Instructions for the task:
Retype the listing below word for word, omitting the pictures.

-- Start --

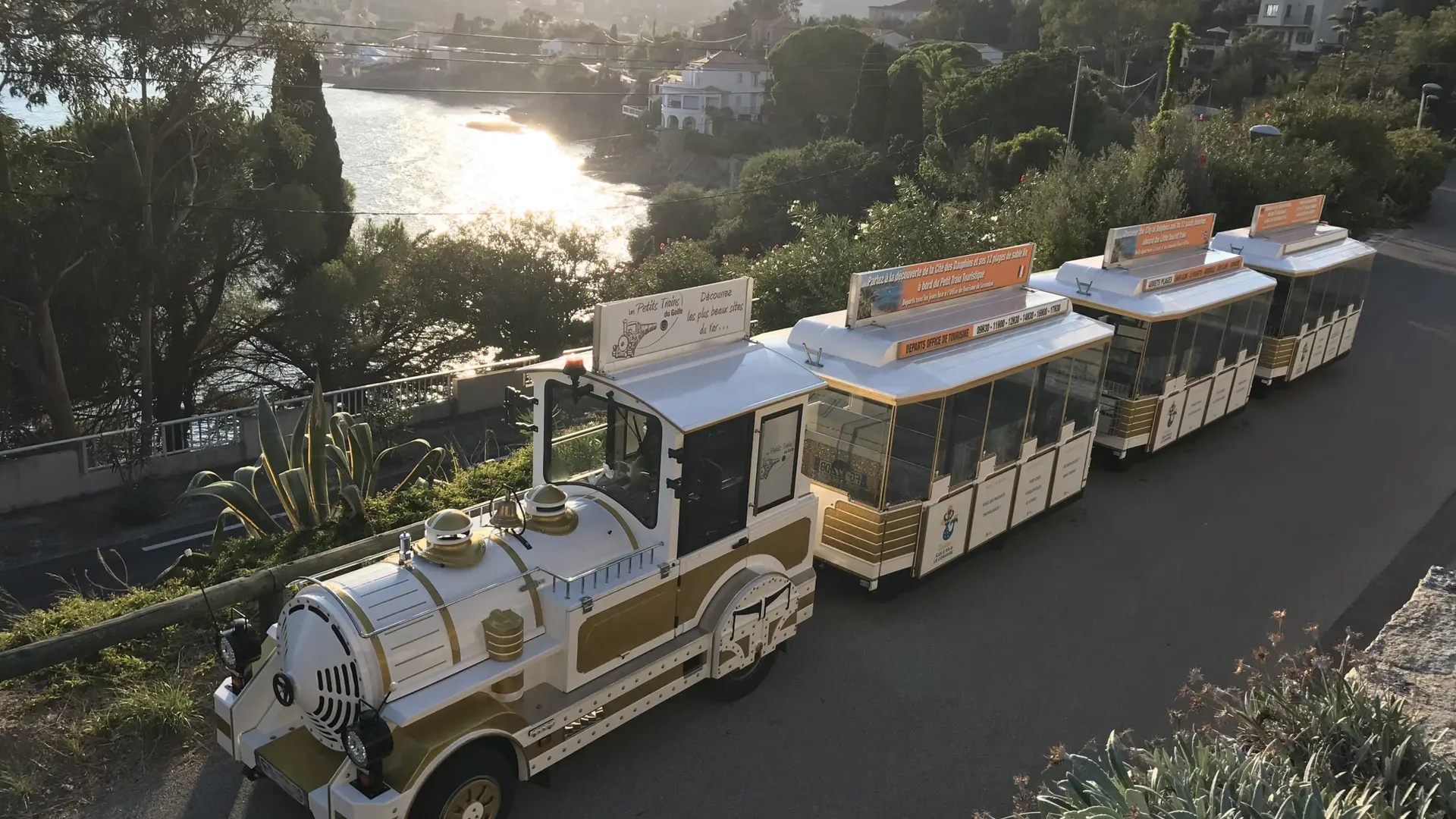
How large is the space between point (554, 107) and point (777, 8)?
64.0 metres

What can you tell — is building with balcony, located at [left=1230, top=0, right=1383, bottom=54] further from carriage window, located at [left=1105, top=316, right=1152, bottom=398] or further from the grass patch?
the grass patch

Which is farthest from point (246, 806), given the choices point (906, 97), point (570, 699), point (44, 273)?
point (906, 97)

-- End --

Reply to the task:
How large is the space between point (554, 107) and point (777, 8)?
64.0 metres

What can you tell — is building with balcony, located at [left=1230, top=0, right=1383, bottom=54] further from carriage window, located at [left=1105, top=316, right=1152, bottom=398] or further from the grass patch?
the grass patch

Which is farthest from point (246, 806), given the choices point (906, 97), point (570, 699), point (44, 273)?
point (906, 97)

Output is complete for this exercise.